Shortlist year: 2014
Shortlist category: Poetry
Published by: Black Pepper
A children’s game in an overgrown garden is the first hint of a troubling presence in the old house ‘Eldershaw’. But is the haunting a memory of the past inscribed in the stonework or a discord the occupants have brought with them?
Eldershaw is a brilliant piece of ‘uncanny’ fiction… alive and convincing at every point, crackling with engagement and intensity.
Martin Duwell, Australian Poetry Review
[A] wonderful love poem and elegy… [of] almost unbearable poignancy. The final dateless narrative, ‘The Pool’, is a high point of Australian poetry.

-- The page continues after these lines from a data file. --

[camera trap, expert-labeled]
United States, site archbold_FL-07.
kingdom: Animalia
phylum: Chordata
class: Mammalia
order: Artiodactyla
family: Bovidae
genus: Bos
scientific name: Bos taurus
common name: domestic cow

Geoffrey Lehmann, The Weekend Australian
About the author

Stephen Edgar
Stephen Edgar, born 1951 in Sydney, studied Classics and English at the University of Tasmania.
Lost in the Foreground won the 2003 Grace Leven prize and the William Baylebridge Memorial Prize. He won the inaugural ABR Poetry Prize in 2005 for ‘Man on the Moon’, which appears in Other Summers. In 2006 he won the Philip Hodgins Memorial Medal. In 2009 a second William Baylebridge Prize for History of the Day.
Having published 10 collections, the last four with Black Pepper, he has twice been shortlisted for the PM’s literary award. His new book ‘Transparencies’ will be published in 2017.